I compare how I feel after those tough farm days to taking 80 customer service calls in canned air sitting in a chair in front of a computer screen all day and my answer is, hell yeah!!! I am in control of my days, I keep my body moving in the outdoors in all kinds of weather, I feel alive, not slowly dying. And the rewards of building something, a farm and a business is invigorating. And it is scary…and there are problems to solve… And there are sad days… Yet always lessons to be learned in those tough days to store in my arsenal of farm knowledge. But I keep coming back to the notion about feeling alive.
Now the tasks do mount, and I am in the throws of learning I can’t do it all. It does take a tole on my body, and mental state. So during this last year, I am delegating and paying some folks to get some problems and chores done, as dealing with a 100 year old farm house also has its challenges. I am putting my college student son to work on the gardens, I hired some really good guys to fence in my back pasture, and I now have a great house keeping company coming out once a month (woo-hoo!) and those living in my household contribute to paying for the house upkeep.
This allows me to work on the farm business, developing a stellar American Shetland yarn (Hilltop Shetland) that I can produce consistently and reliably and work on marketing it. And producing, on a small scale, an end product for that yarn, our 1910 socks.
And… As a knitter and spinner, I have too may works in progress waiting for me to tackle… Hoping for more time for these, otherwise I would need to put these in my will.

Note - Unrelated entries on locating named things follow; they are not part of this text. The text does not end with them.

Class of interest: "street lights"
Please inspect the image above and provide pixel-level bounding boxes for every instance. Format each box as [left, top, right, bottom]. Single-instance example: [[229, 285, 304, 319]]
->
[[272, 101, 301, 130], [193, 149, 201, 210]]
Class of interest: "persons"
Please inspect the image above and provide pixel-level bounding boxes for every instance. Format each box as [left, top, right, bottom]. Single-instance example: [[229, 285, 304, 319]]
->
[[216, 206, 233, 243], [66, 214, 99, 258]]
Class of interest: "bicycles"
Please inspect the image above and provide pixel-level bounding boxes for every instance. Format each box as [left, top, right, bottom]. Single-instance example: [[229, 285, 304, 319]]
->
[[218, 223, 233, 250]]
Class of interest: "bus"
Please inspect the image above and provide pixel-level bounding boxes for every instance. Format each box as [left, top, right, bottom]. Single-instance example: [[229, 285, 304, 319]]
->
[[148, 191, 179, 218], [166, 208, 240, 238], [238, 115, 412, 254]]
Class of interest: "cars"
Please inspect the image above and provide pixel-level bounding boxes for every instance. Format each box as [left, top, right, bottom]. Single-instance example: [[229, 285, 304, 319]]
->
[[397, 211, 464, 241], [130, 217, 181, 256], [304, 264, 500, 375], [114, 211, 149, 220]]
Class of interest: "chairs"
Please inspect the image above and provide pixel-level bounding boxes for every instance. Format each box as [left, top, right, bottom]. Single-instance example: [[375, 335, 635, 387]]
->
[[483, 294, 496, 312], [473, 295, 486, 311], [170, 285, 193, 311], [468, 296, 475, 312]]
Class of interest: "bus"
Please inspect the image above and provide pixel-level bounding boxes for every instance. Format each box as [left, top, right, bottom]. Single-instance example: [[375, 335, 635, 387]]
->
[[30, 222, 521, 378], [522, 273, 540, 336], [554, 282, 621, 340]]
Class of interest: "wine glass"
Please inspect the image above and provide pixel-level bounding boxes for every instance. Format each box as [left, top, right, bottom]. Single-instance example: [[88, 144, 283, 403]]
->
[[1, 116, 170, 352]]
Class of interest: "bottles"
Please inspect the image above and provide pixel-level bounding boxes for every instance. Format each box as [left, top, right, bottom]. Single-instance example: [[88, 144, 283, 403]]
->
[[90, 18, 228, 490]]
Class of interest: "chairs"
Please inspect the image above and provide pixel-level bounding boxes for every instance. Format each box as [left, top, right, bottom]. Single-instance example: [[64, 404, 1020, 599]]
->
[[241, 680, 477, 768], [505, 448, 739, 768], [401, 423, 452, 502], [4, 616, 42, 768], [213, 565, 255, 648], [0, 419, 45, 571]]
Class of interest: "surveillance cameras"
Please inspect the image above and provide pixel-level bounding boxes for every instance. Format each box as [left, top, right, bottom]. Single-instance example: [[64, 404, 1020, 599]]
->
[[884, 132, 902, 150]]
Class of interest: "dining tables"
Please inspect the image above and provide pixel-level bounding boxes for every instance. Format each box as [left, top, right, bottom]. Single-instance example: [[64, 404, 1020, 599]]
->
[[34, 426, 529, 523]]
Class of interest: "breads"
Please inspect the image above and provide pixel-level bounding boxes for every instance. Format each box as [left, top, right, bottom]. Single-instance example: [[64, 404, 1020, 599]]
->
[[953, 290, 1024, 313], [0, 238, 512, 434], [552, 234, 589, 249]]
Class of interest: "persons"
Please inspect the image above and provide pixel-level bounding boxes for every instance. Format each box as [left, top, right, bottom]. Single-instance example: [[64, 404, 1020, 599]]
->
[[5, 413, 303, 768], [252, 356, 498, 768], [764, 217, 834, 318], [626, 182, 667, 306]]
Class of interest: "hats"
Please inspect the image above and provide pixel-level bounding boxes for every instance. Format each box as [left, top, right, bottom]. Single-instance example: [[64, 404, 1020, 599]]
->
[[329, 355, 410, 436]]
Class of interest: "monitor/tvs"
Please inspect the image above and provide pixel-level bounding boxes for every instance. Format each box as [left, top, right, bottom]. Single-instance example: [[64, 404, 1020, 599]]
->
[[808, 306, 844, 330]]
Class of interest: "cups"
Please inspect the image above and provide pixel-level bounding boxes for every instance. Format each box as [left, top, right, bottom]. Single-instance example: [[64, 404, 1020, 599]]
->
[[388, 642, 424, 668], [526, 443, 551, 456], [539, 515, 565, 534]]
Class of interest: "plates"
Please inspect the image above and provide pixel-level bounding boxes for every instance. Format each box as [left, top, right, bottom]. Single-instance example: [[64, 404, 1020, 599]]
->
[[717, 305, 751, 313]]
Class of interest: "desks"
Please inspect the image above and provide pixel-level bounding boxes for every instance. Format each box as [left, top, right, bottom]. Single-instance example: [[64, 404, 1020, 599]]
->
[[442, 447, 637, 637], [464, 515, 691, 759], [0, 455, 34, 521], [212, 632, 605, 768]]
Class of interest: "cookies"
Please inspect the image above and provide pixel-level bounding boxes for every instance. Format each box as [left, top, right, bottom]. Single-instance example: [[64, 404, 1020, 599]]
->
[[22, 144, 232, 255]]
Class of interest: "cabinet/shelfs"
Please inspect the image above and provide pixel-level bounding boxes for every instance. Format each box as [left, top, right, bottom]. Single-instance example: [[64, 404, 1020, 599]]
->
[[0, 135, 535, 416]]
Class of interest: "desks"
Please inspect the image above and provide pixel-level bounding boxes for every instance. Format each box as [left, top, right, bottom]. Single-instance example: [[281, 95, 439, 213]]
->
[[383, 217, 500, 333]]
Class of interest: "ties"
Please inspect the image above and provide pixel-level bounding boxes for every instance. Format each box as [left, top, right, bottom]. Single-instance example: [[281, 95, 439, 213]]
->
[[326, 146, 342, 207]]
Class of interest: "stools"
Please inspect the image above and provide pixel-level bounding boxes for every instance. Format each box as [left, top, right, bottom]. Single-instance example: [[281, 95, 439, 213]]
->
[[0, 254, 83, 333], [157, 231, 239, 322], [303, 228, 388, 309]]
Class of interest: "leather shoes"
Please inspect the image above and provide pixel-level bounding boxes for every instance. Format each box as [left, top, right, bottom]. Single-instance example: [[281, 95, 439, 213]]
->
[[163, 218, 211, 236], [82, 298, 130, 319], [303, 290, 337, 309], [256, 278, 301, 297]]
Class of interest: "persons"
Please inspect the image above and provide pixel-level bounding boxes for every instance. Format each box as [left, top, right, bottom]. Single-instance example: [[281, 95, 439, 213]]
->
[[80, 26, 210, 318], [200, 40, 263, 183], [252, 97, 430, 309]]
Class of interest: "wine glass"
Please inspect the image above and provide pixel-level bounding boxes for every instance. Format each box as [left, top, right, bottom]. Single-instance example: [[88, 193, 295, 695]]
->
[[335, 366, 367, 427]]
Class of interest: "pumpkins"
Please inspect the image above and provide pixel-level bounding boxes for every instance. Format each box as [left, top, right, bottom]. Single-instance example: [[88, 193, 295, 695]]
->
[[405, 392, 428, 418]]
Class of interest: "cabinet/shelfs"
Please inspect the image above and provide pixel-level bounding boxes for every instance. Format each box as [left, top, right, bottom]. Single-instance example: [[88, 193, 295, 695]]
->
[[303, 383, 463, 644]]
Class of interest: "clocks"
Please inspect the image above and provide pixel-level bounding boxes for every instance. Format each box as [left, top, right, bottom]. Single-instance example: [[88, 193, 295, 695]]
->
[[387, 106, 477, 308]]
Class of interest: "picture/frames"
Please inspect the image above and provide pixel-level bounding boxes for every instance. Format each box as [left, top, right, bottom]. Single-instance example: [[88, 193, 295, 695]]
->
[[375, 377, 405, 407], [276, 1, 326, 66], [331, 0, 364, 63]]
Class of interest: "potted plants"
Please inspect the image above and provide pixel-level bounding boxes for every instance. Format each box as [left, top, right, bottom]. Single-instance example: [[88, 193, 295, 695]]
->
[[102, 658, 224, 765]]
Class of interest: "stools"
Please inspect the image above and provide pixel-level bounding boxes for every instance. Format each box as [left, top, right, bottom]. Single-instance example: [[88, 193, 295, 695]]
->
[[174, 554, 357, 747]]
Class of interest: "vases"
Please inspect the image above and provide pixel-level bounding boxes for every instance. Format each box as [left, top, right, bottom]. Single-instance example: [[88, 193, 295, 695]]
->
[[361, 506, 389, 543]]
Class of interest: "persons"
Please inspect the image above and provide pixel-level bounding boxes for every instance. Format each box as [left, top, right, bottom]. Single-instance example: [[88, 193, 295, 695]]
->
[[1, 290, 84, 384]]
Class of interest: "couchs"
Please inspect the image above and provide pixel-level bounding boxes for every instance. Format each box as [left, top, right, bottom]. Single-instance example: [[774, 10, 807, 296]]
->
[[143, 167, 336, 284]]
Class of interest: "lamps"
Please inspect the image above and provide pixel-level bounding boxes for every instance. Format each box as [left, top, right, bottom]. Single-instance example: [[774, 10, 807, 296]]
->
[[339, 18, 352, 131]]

It has been a long journey, and I have a ways to go still… so retire? Why?
I never aspired to stop something, I aspire to do, to create, to grow… And in essence… to live. My grandpa lead busy career in the steel industry. He worked very hard up in Pennsylvania and finally retired to Jeckyl Island Georgia for a life of golf and beach combing. I think he lasted a year, maybe two. Not sure if retirement killed him, he was a smoker… But not sure if he thrived. He was a doer by nature, and in fact was always looking to do, to feel productive. I share that compulsion.
So, as I look at my farm to do list, and decide what I will tackle on the day God calls the day of rest, I figure that I don’t have time to die… Too much to do.. to much smelling fresh air while I do it, too much hearing birdsong and frog croaking, to much feeding and tending to my fiber animals. And at the end of the day, might take a dip into my God tended swimming hole, that spring fed pond at the bottom of my hill, that adds to my view in my workplace. I will float to the middle and take stock of my blessings in this world. My thought will be that heaven has a lot to measure up to, as there is nothing like having an 8 acre pond to yourself except for the fish, frogs, turtles, and geese.. And yes, an annoying beaver. Too much to do, and yes also enjoy to leave the planet anytime soon. So I guess I am foregoing the notion of retirement..what is there to retire from?